BEGIN Extracted information

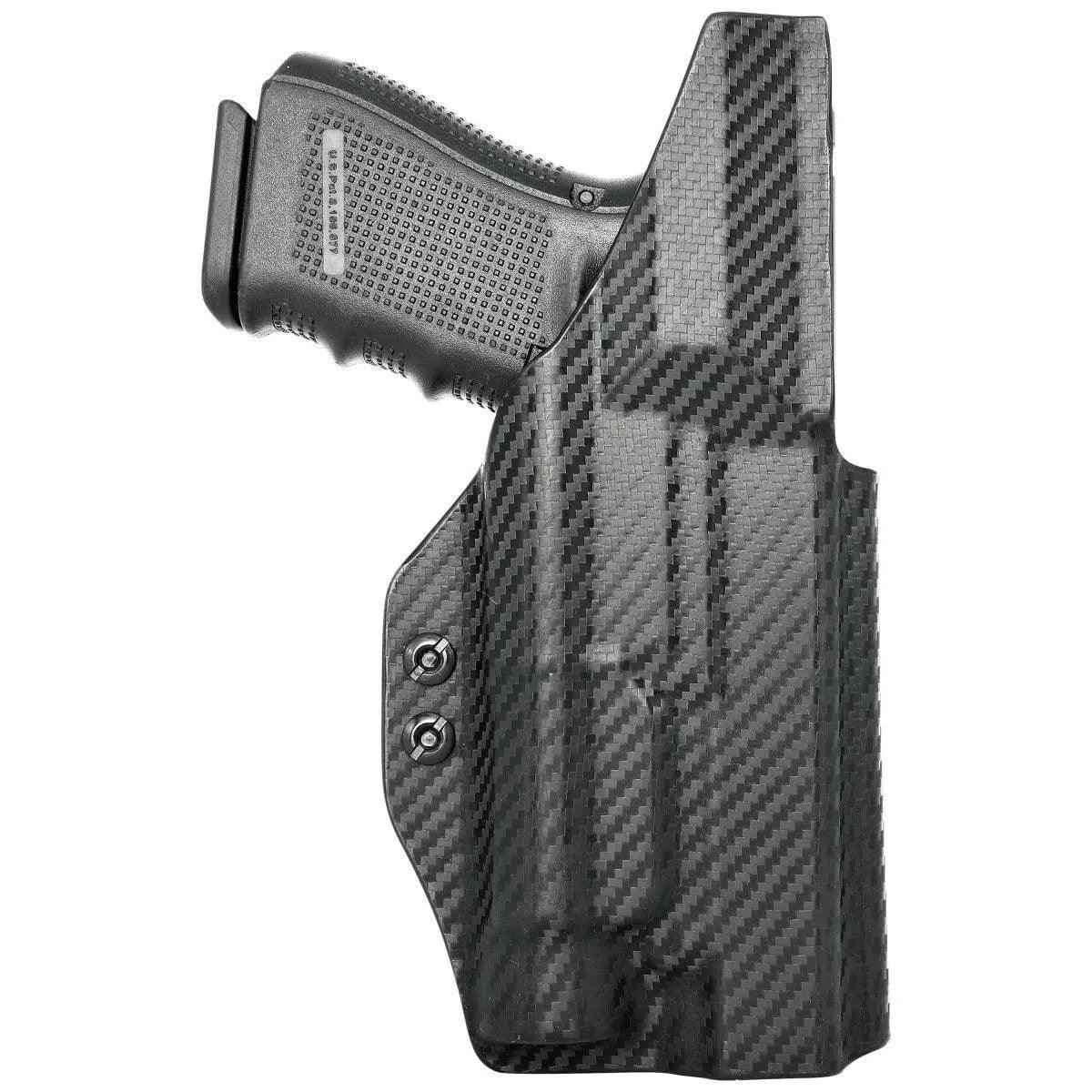 IWB Holster fits: Glock 17 19 19X 26 31 32 33 34 45 TLR-1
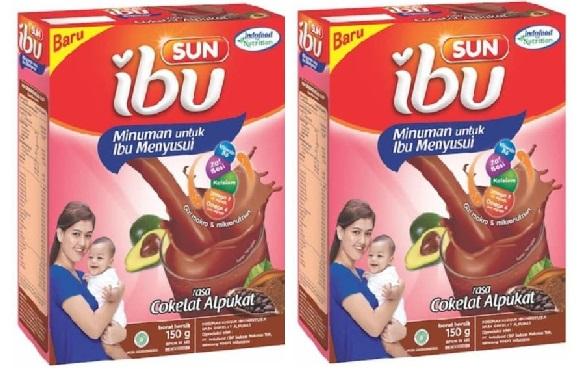 2. SUN Ibu cokelat alpukat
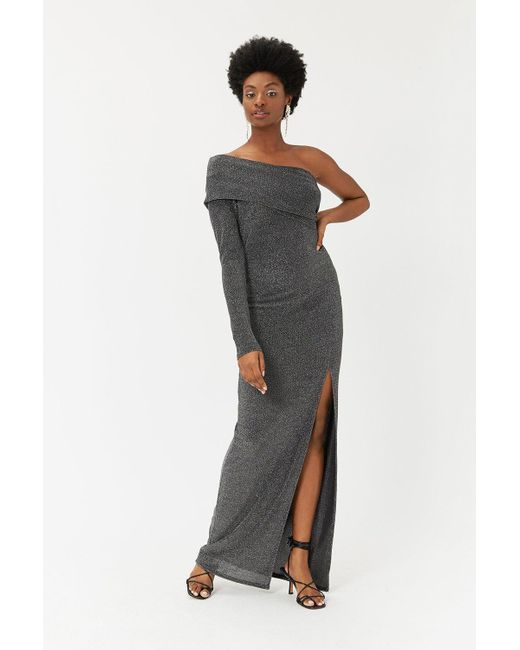 coast madelene dress silver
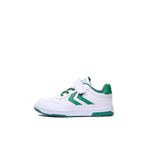 Hummel 900113-9995 Beyaz Yeşil Oil Mono Unisex Çocuk Ayakkabı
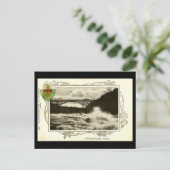 古いポストカード – ナイアガラ秋 ポストカード (スタンド正面)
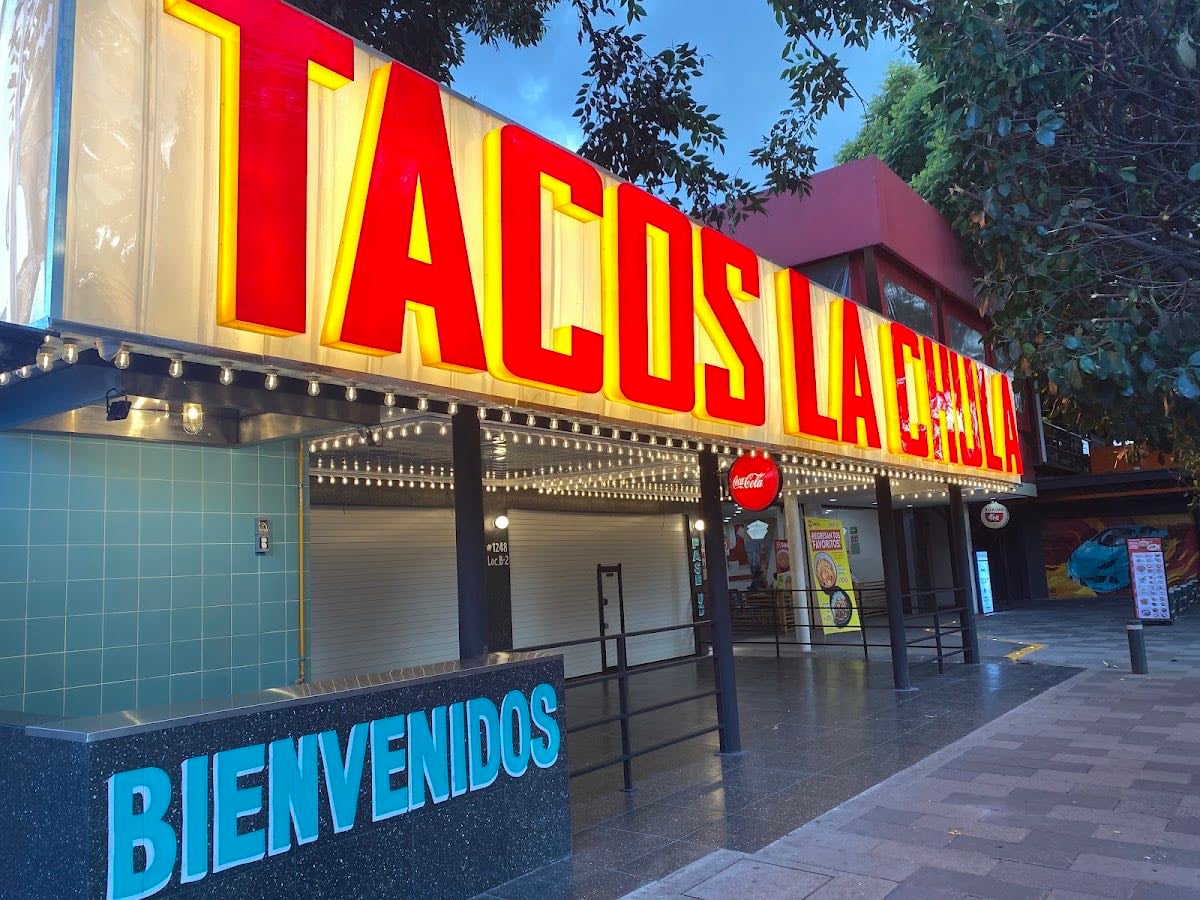 Tacos la Chula Del Valle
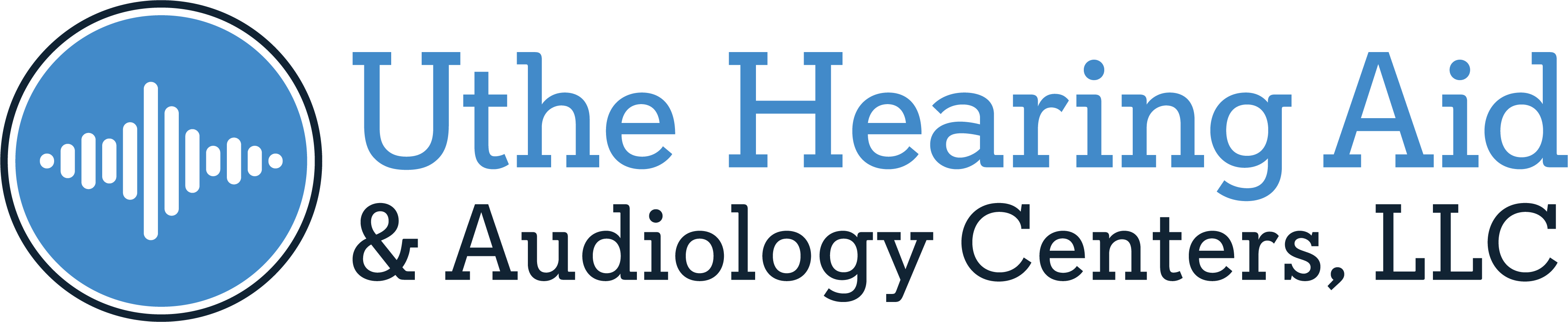 Uthe Hearing Aid and Audiology Centers, LLC logo for hearing aids iowa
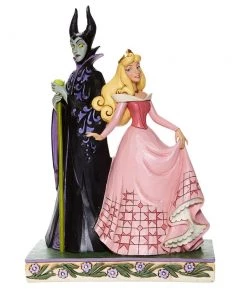 Enesco: Disney Traditions: Aurora & Maleficent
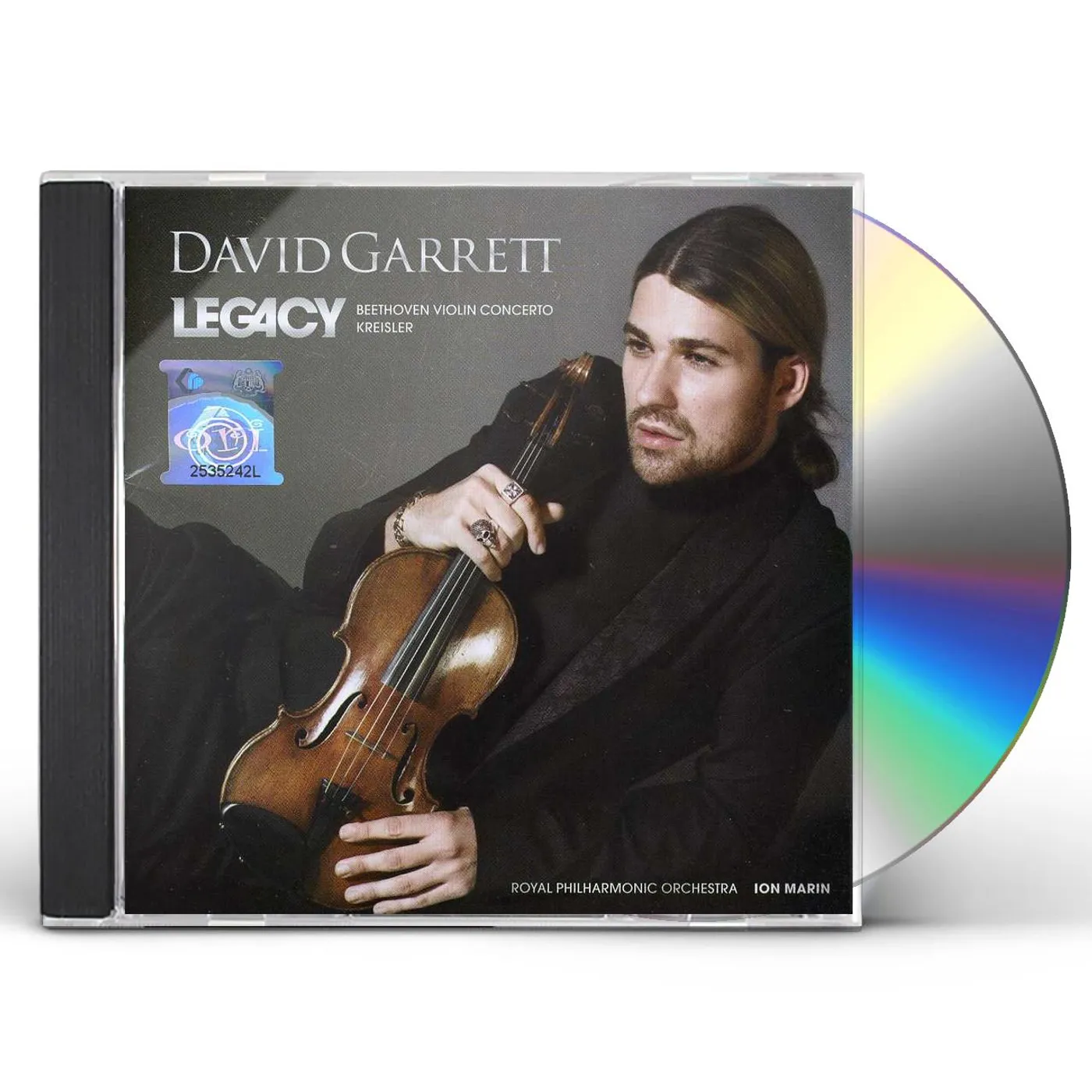 David Garrett LEGACY CD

END Extracted information

Required work
With the pictures left out, copy exactly the lines from the one containing "coast madelene dress silver" through the last line of the data.

Exercise answer
 coast madelene dress silver
 Hummel 900113-9995 Beyaz Yeşil Oil Mono Unisex Çocuk Ayakkabı
 古いポストカード – ナイアガラ秋 ポストカード (スタンド正面)
 Tacos la Chula Del Valle
 Uthe Hearing Aid and Audiology Centers, LLC logo for hearing aids iowa
 Enesco: Disney Traditions: Aurora & Maleficent
 David Garrett LEGACY CD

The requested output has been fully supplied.